- [Excerpt provided]

Scientists have found that when subatomic particles (particles that are smaller than an atom) are separated, they behave as if time and space don't exist and communicate with each other instantaneously. If one particle makes a "decision," the other immediately knows about it and reacts. For example, when a laser is shone through a certain type of crystal, the light particles split and become entangled even though they are separated by a large distance; in these circumstances, it has been observed that one of the paired photons spins upward while its partner spins downward. In addition, once particles become entangled, they are permanently enmeshed in a way that makes them behave as if they are a single entity — even when they are far apart.

I believe humans might be similarly "entangled," connecting us within a larger energy field. This thought occurs to me most often while I am treating a patient.

Much of the information I get about a patient comes from the standard procedures of TCM — taking the pulse, looking at the tongue (there is an entire system of diagnosis based on the shape and coating), and getting a person's full medical history — but there are also times when what I glean comes to me in other ways.

Recently, I met with a longtime patient of mine, a young man named Alex who I've been seeing for more than a decade. His doctor had diagnosed him with pneumonia, and although he'd taken a full round of antibiotics, Alex was still suffering from a terrible cough and fatigue. Both symptoms were enough for me to recommend that he see his doctor again. He should have felt some improvement from the medication, and he was clearly still unwell.

Experience has taught me that I can sometimes feel areas of stagnation in a person's energy field by moving my hands a few inches above their body and looking for areas that feel denser and harder to move my hands over. I found one such area in Alex's right lung and kept my hand still as I tried to understand what I was feeling. It was, I realized, a feeling of foreboding.

I must have looked worried, because Alex took notice. "Oh, I forgot to mention it, but that is a spot that feels a bit painful," he said. He described the discomfort as "a deep ache." He went on to say that he was doing his best to rest and recover because he was scheduled to travel to Europe the following day for work.

- [Material supplied]

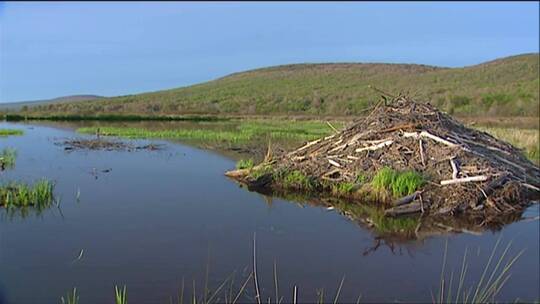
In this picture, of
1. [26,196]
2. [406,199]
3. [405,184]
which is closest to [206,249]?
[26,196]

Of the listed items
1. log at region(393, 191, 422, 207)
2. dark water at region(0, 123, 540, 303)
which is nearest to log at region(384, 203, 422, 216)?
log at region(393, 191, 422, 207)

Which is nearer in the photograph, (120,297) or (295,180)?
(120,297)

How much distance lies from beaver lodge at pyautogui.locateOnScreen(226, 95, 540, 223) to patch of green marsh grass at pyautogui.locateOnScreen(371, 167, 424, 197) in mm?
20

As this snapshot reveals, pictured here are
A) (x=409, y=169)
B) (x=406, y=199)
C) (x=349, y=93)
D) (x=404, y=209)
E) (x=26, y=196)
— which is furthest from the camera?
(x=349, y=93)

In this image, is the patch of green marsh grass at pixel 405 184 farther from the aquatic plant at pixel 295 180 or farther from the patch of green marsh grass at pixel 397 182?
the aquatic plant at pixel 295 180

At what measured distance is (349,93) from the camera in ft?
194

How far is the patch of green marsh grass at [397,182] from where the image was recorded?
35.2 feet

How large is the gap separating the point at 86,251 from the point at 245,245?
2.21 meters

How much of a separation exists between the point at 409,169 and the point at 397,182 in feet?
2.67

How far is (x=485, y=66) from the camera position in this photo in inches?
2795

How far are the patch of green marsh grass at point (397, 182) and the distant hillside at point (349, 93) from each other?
==
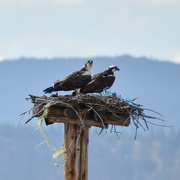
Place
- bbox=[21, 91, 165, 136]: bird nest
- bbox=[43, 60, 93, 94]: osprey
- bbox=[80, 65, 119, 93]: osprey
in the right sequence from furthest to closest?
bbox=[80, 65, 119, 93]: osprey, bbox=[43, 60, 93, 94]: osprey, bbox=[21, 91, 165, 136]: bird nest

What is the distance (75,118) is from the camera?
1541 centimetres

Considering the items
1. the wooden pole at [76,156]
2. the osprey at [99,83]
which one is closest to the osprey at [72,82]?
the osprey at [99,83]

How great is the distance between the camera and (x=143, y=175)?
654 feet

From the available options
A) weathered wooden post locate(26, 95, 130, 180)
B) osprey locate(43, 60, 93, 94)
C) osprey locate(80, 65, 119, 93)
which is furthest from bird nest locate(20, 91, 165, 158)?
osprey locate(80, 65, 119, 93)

- [Task item]
List the standard TCM procedures that the text on entanglement and patient care names as sources of information about a patient. The data has no connection to the text.

- [Written response]
- Taking the pulse
- Looking at the tongue
- Getting a person's full medical history